Pelaksanaan ibadah puasa seperti ini tentu bukan hal yang asing lagi bagi
kita, karena selalu kita lakukan tahun demi tahun.
Akan halnya pada tahun ini pelaksanaan ibadah puasa tentu terasa berbeda
dengan tahun tahun sebelumnya, karena kita berada ditengah mewabahnya pandemi
covid 19 yang menerpa hampir diseluruh belahan dunia. Berbagai macam pola
kehidupan sosial tercipta untuk menghadang ganasnya virus yang dikenal dengan
nama corona itu, bahkan kondisi ini berimbas kepada amaliah ramadhan yang telah
kita lalui bersama.
Kini Ramadhan telah berlalu. Ramadhan adalah Ramadhan, ia tentu tidak akan
tergerus oleh masifx virus yang sebagian membawa ajal ummat manusia. Ramadhan
tetaplah ia hadir sebagai wahana penempaan diri penghuni bumi ini dan
senantiasa melimpahkannya rahmat (rahmah), ampunan (maghfirah), dan pembebasan
dari api neraka (itqun minan nâr).
Ramadhan tetaplah bertujuan untuk membentuk pribadi pribadi taqwa sebagai
hasil dari aktivitas yang dilakukan selama sebulan penuh. Sebagaimana terdapat
di al-Baqarah ayat 183:
يَا أَيُّهَا الَّذِينَ آمَنُوا كُتِبَ عَلَيْكُمُ
الصِّيَامُ كَمَا كُتِبَ عَلَى الَّذِينَ مِنْ قَبْلِكُمْ لَعَلَّكُمْ
تَتَّقُونَ
“Hai orang-orang yang beriman, diwajibkan atas kamu berpuasa sebagaimana
diwajibkan atas orang-orang sebelum kamu agar kamu bertakwa."
Takwa merupakan standar paling tinggi tingkat kemuliaan manusia. Seberapa
tinggi derajat mulia manusia tergantung pada seberapa tinggi takwanya. Inna
akramakum ‘indallâhi atqâkum.
Dalam konteks puasa Ramadhan, tentu takwa tak bisa digapai dengan sebatas menahan
lapar dan dahaga saja. Ada yang lebih substansial, ada yang lebih pokok, ada
yang lebih inti, yang perlu ditahan,
yakni ketergantungnya manusia kepada hal-hal selain Allah swt. Ketidak
berdayaan kita menahan ketergantungan kepada selain Allah swt nenyebabkan
dirinya tidak mampu menahan untuk berbuat aniyaya terhadap dirinya maupun
terhadap orang lain.
Orang yang berpuasa dengan sungguh-sungguh akan mencegah dirinya dari
segala macam perbuatan tercela dan senantiasa memacu dirinya untuk beramal sholeh.

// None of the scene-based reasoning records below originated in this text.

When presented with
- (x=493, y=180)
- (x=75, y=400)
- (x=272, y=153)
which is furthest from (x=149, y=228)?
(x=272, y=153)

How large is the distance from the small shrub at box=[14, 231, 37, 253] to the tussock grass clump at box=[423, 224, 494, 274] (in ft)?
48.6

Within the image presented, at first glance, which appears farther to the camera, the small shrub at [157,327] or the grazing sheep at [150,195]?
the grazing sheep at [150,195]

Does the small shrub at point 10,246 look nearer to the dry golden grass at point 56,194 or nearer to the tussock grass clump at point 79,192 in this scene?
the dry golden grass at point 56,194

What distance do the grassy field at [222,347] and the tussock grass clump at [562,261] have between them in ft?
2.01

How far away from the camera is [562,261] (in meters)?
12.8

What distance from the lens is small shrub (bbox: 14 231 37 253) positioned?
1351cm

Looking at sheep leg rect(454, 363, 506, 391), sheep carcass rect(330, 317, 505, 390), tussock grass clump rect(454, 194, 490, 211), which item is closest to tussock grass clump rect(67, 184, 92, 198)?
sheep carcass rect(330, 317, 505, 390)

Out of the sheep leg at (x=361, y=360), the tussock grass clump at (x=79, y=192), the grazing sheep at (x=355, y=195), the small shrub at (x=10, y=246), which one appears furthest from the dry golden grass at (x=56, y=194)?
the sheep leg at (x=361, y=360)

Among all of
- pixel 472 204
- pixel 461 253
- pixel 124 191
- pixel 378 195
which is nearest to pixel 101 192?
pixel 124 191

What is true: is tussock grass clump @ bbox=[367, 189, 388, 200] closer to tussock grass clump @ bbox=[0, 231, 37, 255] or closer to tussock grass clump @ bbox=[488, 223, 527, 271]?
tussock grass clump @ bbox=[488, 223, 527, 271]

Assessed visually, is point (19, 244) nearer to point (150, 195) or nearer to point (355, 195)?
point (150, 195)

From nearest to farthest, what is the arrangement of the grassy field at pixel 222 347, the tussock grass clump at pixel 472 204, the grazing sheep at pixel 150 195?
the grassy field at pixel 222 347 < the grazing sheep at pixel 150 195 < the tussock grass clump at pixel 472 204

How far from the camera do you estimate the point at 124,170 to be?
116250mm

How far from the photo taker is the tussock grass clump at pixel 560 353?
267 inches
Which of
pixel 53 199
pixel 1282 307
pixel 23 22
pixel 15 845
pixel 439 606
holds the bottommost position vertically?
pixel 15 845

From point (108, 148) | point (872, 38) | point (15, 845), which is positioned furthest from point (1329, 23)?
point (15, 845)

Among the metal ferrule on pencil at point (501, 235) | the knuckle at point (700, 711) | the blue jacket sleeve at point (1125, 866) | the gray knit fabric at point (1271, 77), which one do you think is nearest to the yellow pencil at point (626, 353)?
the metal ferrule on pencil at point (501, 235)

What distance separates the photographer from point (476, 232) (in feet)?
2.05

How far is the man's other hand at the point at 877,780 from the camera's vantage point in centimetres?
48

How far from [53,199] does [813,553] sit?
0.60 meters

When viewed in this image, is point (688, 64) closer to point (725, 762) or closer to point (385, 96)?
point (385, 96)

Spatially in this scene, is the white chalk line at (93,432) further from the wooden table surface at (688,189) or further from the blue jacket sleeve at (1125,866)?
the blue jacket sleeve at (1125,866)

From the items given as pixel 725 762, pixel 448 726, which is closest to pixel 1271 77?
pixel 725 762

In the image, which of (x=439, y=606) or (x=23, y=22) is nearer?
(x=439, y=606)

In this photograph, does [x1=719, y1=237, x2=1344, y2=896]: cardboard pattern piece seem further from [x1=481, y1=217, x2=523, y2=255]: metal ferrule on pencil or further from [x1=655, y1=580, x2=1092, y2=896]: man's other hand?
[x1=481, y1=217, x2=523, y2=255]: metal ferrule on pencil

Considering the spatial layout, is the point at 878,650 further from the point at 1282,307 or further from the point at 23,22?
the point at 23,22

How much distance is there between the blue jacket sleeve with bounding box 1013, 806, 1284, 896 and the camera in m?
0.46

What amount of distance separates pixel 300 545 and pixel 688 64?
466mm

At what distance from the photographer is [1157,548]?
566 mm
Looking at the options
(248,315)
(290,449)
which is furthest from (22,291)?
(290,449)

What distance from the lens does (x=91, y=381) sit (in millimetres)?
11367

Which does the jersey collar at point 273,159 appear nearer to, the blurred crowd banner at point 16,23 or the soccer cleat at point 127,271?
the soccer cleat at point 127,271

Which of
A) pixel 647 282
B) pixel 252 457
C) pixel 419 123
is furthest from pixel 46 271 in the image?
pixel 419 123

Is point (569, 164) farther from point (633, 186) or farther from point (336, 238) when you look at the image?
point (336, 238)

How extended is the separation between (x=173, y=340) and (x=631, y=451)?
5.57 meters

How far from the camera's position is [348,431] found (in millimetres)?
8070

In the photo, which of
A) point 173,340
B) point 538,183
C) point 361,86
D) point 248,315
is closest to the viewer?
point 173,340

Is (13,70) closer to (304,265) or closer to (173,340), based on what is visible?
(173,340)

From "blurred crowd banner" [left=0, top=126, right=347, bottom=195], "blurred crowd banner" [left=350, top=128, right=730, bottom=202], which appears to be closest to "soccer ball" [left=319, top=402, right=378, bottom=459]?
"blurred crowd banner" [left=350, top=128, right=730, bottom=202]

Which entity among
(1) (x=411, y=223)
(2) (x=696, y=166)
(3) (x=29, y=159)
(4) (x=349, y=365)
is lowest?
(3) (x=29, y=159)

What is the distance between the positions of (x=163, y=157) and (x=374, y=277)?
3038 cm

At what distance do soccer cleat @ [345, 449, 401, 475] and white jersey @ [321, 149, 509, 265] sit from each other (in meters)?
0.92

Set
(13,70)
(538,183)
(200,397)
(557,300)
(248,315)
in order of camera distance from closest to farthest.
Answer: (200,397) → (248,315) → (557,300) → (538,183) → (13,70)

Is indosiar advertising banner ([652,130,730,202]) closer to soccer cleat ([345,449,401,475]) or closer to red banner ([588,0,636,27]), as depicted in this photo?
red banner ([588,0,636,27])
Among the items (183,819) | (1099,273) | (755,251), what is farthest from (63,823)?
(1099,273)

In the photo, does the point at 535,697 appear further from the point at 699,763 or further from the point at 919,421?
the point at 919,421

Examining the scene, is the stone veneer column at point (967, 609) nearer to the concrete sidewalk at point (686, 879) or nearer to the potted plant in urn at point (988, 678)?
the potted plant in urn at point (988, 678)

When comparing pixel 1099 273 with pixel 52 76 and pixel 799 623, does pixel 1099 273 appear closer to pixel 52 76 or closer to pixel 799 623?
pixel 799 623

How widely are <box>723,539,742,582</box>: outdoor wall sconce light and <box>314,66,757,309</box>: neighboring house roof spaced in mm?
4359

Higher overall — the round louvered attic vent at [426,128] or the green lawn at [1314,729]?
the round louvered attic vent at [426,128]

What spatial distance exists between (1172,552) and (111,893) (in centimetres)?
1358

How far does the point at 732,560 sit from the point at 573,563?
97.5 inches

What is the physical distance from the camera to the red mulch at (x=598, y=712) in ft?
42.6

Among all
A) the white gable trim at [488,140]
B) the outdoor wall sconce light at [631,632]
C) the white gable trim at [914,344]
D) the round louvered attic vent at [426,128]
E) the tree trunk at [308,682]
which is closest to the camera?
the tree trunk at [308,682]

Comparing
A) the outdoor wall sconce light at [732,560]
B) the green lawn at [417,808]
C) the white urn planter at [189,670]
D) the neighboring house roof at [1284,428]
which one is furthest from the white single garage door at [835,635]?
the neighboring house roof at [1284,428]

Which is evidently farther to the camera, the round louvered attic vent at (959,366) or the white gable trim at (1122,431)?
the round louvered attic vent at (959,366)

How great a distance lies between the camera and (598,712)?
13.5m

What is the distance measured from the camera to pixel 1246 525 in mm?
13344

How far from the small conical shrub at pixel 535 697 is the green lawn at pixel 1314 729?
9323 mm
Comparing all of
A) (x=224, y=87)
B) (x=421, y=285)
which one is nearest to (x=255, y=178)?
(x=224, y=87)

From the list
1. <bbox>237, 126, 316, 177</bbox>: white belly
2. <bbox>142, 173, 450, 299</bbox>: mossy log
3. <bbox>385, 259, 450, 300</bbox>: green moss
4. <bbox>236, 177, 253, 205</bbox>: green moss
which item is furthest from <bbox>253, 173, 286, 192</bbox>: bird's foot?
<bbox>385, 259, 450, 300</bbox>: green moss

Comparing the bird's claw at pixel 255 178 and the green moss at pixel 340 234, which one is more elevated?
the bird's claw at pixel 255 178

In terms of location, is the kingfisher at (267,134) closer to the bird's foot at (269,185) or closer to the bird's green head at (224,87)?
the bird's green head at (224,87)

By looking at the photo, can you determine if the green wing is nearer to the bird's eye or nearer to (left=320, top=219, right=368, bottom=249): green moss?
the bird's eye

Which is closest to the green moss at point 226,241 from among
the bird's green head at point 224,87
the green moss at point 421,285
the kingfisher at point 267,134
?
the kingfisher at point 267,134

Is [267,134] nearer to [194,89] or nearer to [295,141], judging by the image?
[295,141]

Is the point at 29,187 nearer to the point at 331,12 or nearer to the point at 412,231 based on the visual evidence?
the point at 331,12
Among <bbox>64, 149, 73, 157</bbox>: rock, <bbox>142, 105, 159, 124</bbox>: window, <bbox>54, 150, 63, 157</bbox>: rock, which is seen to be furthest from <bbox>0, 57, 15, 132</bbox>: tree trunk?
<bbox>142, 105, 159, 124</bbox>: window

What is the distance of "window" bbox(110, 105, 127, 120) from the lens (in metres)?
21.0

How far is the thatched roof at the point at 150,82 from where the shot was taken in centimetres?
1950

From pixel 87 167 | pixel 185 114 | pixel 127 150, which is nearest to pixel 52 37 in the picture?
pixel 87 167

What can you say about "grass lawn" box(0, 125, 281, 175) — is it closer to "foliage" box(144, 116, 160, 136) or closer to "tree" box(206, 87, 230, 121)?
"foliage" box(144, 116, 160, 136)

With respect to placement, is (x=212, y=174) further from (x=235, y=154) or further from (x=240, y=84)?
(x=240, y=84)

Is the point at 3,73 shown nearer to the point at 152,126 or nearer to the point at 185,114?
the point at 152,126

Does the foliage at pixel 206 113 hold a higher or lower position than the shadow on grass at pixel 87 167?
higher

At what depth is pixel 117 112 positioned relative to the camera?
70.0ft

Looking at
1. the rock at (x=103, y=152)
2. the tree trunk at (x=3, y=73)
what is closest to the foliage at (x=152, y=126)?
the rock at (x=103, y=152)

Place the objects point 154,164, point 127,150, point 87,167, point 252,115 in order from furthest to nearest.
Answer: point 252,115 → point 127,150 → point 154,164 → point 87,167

Tanpa itu, puasa kita mungkin sah secara fiqih, tapi belum tentu berharga di
mata Allah subhanahu wata’ala.
Rasulullah sendiri pernah bersabda: كَمْ مِنْ
صَائِمٍ لَيْسَ لَهُ مِنْ صِيَامِهِ إِلَّا الْجُوعُ
Artinya: “Banyak orang yang berpuasa, namun ia tak mendapatkan apa pun dari
puasanya selain rasa lapar saja.” (HR Imam Ahmad)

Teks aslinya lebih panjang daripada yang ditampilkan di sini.